Dam Üstüne Çul Sermezdik
Bin bir itina ile uzatılıp örülen
belikler, ucu düzeltiliyor bahanesiyle kesilen saç telleri ahır köşelerinde duvara
komşu direk aralarında biriktirilirdi. Ta ki kışla bayırından özenle kazılıp at
arabasıyla eve getirilen kırmızı toprağın kıvamlı çamur haline getirilesiye kadar.
Kış bitmiş bahar gelmiş inle
cinin top oynar hale geldiği samanlıkta hazır geniş alan da açılmışken ve de
gerekli materyal ve eli boş ekipman da hazırken gelip çatmıştır “Tandır Kurma
Zamanı”. Kırmızı toprak ve saç telleriyle karılıp harman edilen malzeme dört
bir elden döve döve kıvama getirildikten sonra uzun süreç başlardı.
Büyük tandır kurulurken yere
değil geniş ve sağlam bir tahta üzerine ve altına da sağlam iki kürek sapı
konur ki yerine taşınmasında bir acı sürpriz yaşanmasın. Tabii sağlam bir “geçkere” üzerine kurulsa daha ergonomik olur
ya her evde 3-4 ay geçkereyi bloke etmek lüksü fazlaca da abartılı olur.
Zeminde bir kalın tahta parçası üzerine kimi dikdörtgen kimi yuvarlanmış çamur
parçaları yer alacağı birime göre tahta üzerine şaplata şaplata şekil verilirdi.

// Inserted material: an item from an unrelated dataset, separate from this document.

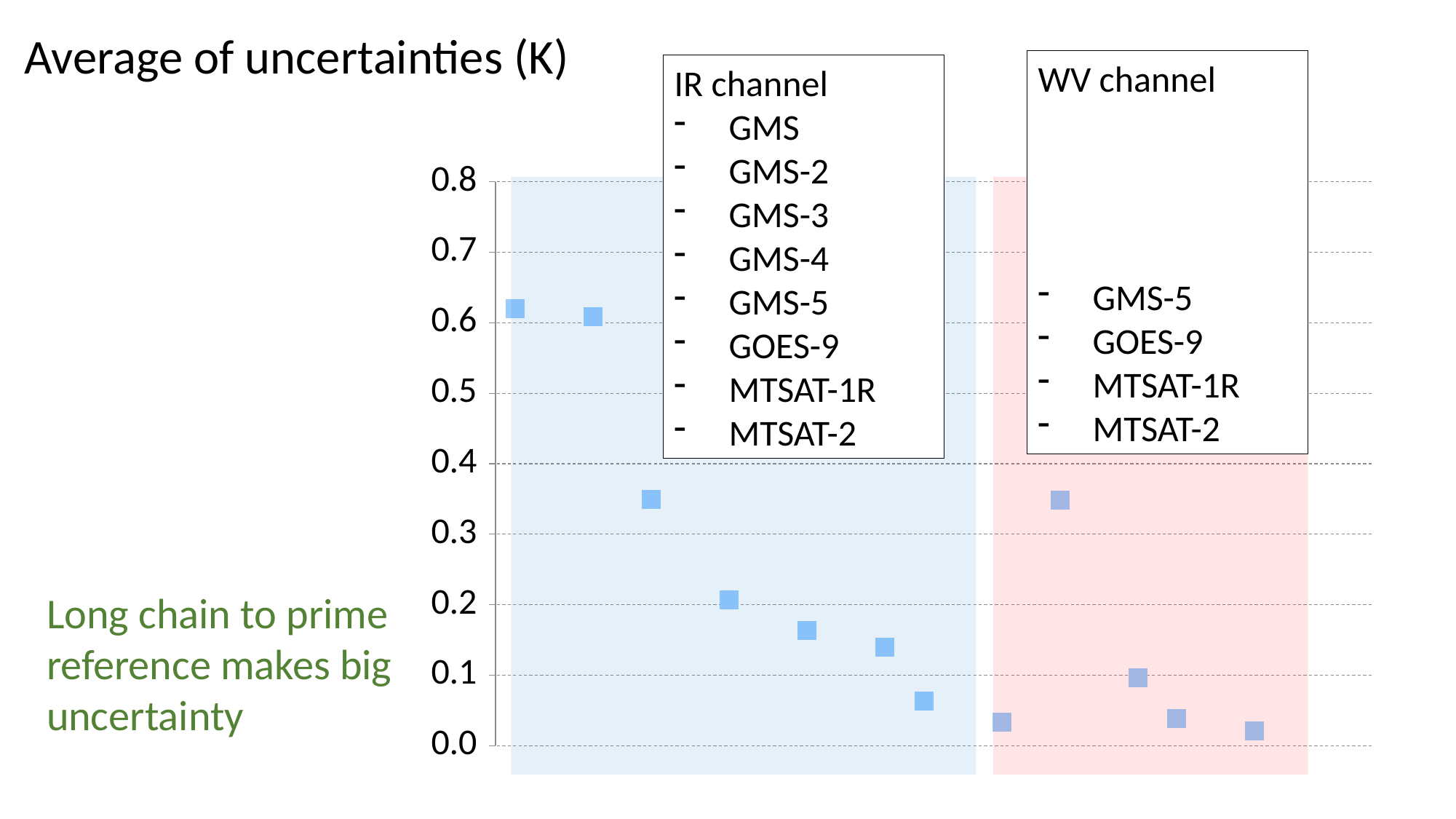
What kind of chart is shown on the slide? scatter chart Is the value of the leftmost point in the WV channel region greater or less than 0.1? less Is the value of the leftmost point in the IR channel region greater or less than 0.5? greater What is the title of the chart? Average of uncertainties (K) Which region contains the highest plotted point, the IR channel region or the WV channel region? IR channel region Do the values in the IR channel region generally rise or fall from left to right? fall Is the value of the lowest point in the IR channel region greater or less than 0.1? less What is the highest value shown on the vertical axis of the chart? 0.8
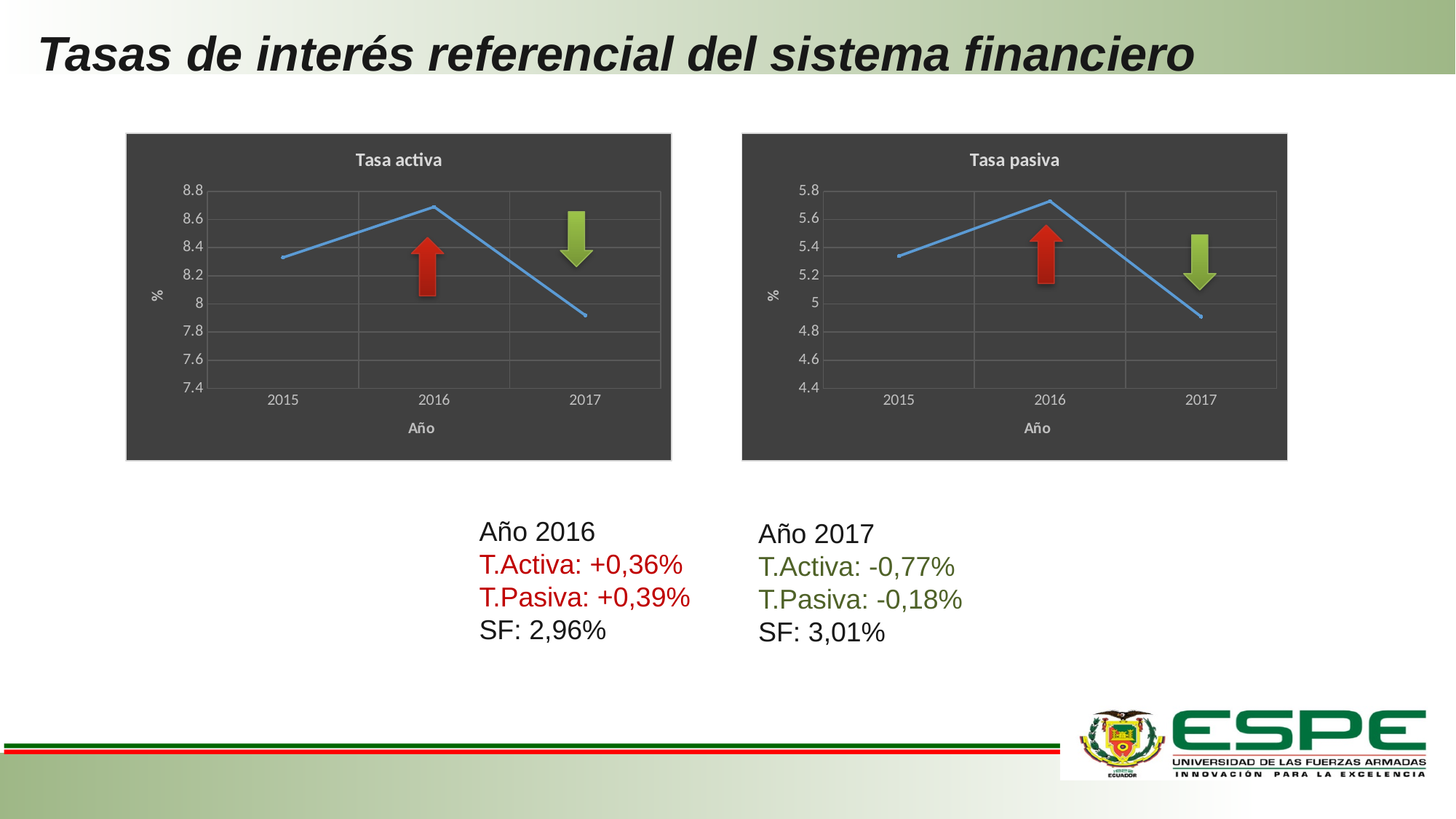
In the "Tasa activa" chart, is the value for 2017 greater or less than 8? less In the "Tasa pasiva" chart, how many years are plotted on the x axis? 3 In the "Tasa activa" chart, which year has the lowest value? 2017 In the "Tasa activa" chart, what kind of chart is shown? line chart In the "Tasa pasiva" chart, which year has the lowest value? 2017 In the "Tasa pasiva" chart, which year has the highest value? 2016 In the "Tasa activa" chart, does the value rise or fall from 2016 to 2017? fall In the "Tasa pasiva" chart, is the value for 2015 greater or less than 5.2? greater In the "Tasa pasiva" chart, is the value for 2017 greater or less than 5? less In the "Tasa activa" chart, which year has the highest value? 2016 In the "Tasa pasiva" chart, which is larger, the value for 2015 or the value for 2017? 2015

En alttan başlayarak kalından inceye kat kat sıralanan çamur katmanları
ağırlığı taşıması için kurumaya başlar, kurudukça da bir üst kademeyle devam
edilirdi. Yani ocak/tandır yapımı haftalar alır. Her yeni katman dairesel
olarak “fırdolayım” sirküle edilir. Yükseklik 1.5 arşına gelince tandır
tamamdır artık. Tabii tandırın en alt kısmında küfle deliğiyle bağlantı kurulacak yatık D
şekilli alan henüz çamur yumuşakken kesilmelidir .
Malzeme artarsa ne mi olur.
Küllüğe atılmaz kalan çamur elbet. Hemen ikinci ekip bir çırak nezaretinde
kurulur. Daha küçük ve rutin işlerde hemen her gün yakabilecek ana tandırın
böğrüne ve bel seviyesindeki bir yüksekliğe kurulmak üzere “tatar ocağına”

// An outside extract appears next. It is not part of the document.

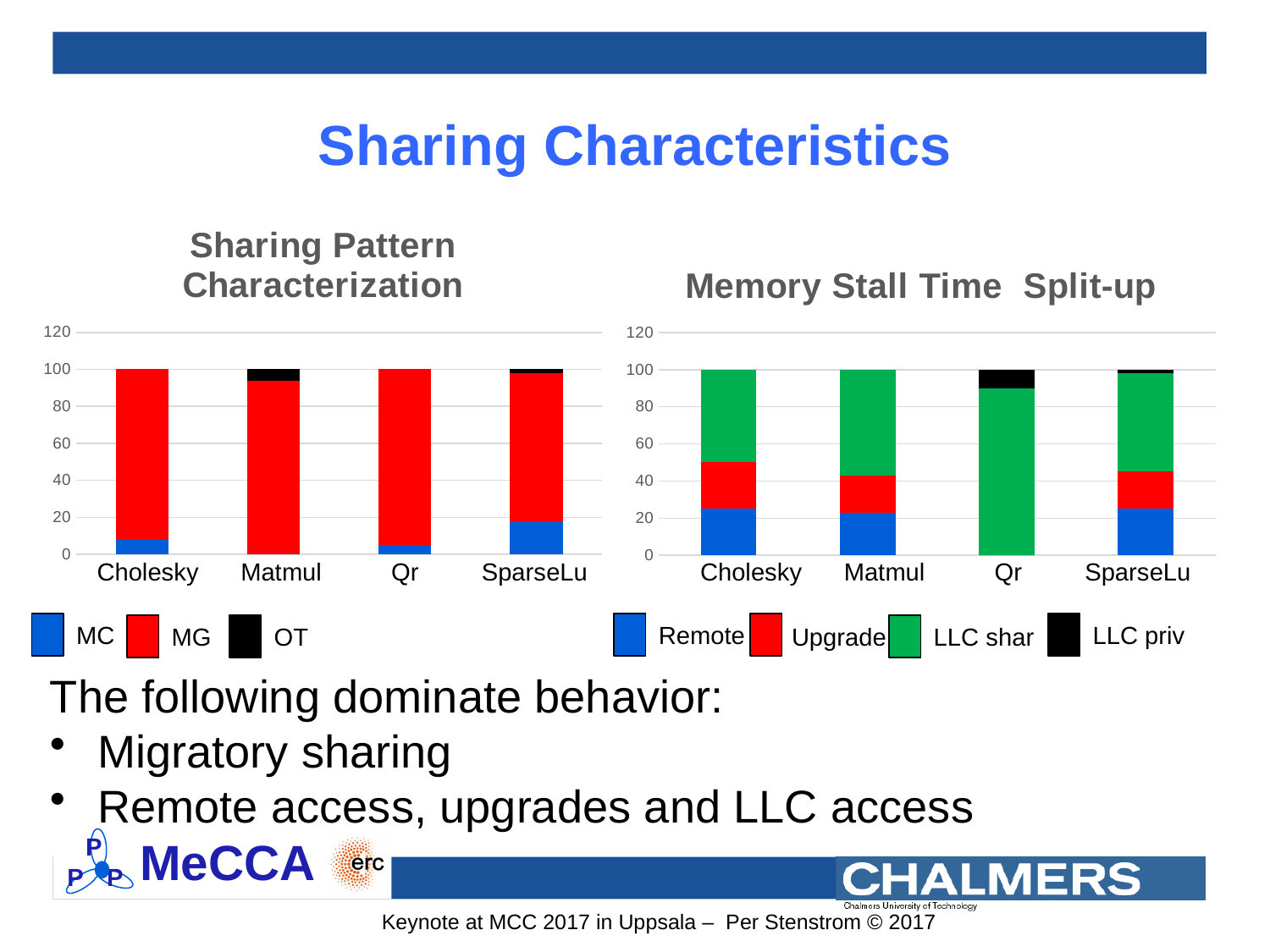
In the Memory Stall Time Split-up chart, which category has the largest LLC shar segment? Qr In the Sharing Pattern Characterization chart, is the MC value for SparseLu greater or less than 20? less How many series does the legend of the Memory Stall Time Split-up chart list? 4 How many series does the legend of the Sharing Pattern Characterization chart list? 3 What kind of chart is the Sharing Pattern Characterization chart on the left? stacked bar chart In the Sharing Pattern Characterization chart, which is larger, the MC value for SparseLu or the MC value for Cholesky? SparseLu In the Memory Stall Time Split-up chart, what is the total height of the stacked bar for Cholesky? 100 In the Sharing Pattern Characterization chart, is the MG value for Qr greater or less than 80? greater How many categories are shown on the x axis of the Memory Stall Time Split-up chart? 4 In the Memory Stall Time Split-up chart, is the LLC shar value for Qr greater or less than 80? greater Which colour represents the Upgrade series in the Memory Stall Time Split-up chart? red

şekil vermeye de başlanmıştır .
Eskimiş yıpranmış sürekli “küt
düşüren” ocağı çukurundan parçalayarak çıkarmak tamam da. Ya tandırı o çukura
yerleştirmek muhtemelen o yılın en güncel aksiyonudur da bizim köyde. Kimi işin
bir ucundan tutmak kimi de ya kırılırsa anını kaçırmamak amaçlı trübinde yer
almak telaşesiyle tandır indirme seromonisini takip önemlidir. Ve bin bir emekle şekil
verdiğiniz tandırınız küfle deliği denk gelmişse de tamamdır artık.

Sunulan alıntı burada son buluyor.